C'est une pierre de plus dans l'édifice du processus de réforme de l'éducation. C'est une démarche participative pour élaborer un consensus autour de l'éducation. Le projet éducatif est un projet sociétal qui doit répondre à un projet national, impliquer l'engagement de tous, servir l'intérêt supérieur de chaque enfant et répondre aux aspirations de tous. La Tunisie est un pays profondément attaché à son identité et ouvert sur le monde. Nous devons trouver le juste équilibre pour transmettre à nos enfants la fierté d'appartenir à un pays dans lequel se sont succédé toutes les civilisations méditerranéennes.
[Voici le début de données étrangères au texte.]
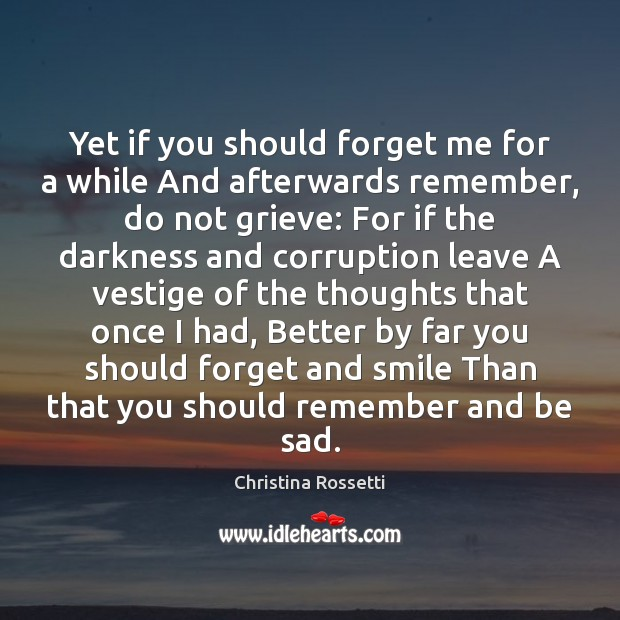 Yet if you should forget me for a while And afterwards remember, Christina Rossetti Picture Quote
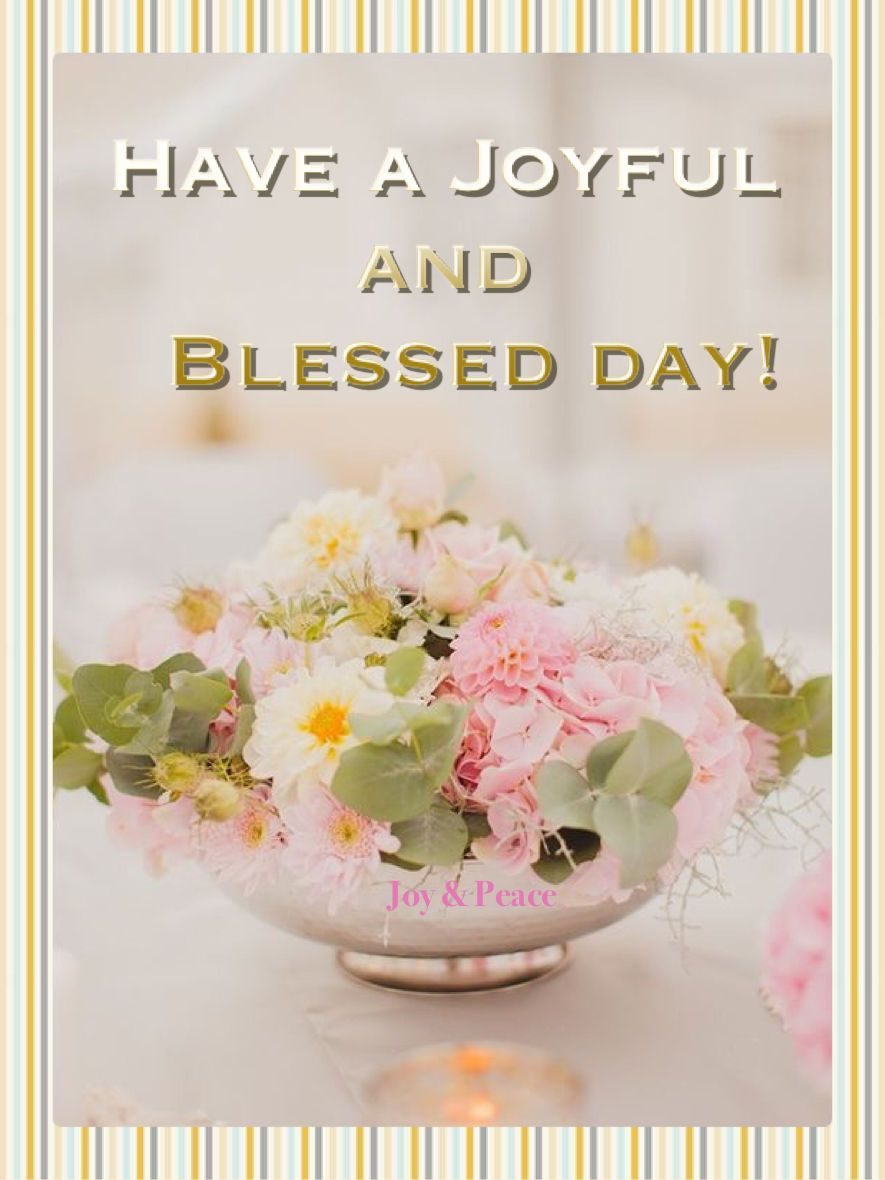 Have A Joyful And Blessed Day Morning Good Morning Morning Quotes Good Morning Good Morning Cards Good Morning Greetings Good Morning Quotes
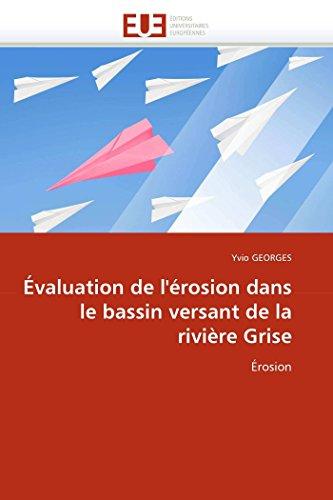 9786131551697: Évaluation de l'érosion dans le bassin versant de la rivière Grise: Érosion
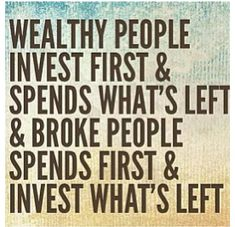 Wealthy people invest first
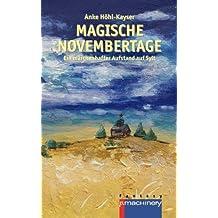 Magische Novembertage: Ein maerchenhafter Aufstand auf Sylt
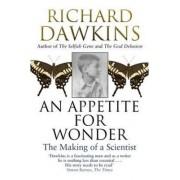 Slovart Appetite for Wonder: The Making of Scientist - Richard Dawkins
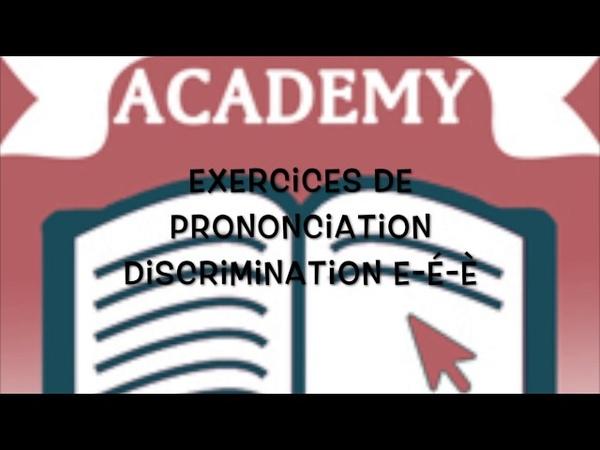 Exercices de prononciation discrimination e caduc e fermé e ouvert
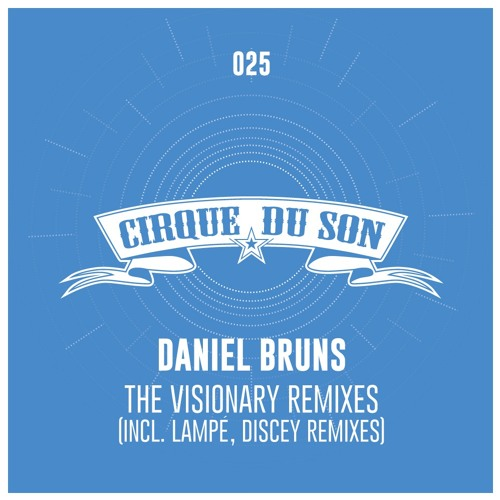 Daniel Bruns - The Visionary (Discey Remix) [Preview]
Un pays qui a su absorber plus qu'une culture et en faire sa propre identité à la fois africaine, maghrébine, méditerranéenne et arabo-islamique. Un pays fondamentalement tolérant et non belliqueux dans un monde où la violence n'a pas pu être bannie malgré tous les mécanismes mis en place par la communauté internationale pour une résolution pacifique des problèmes.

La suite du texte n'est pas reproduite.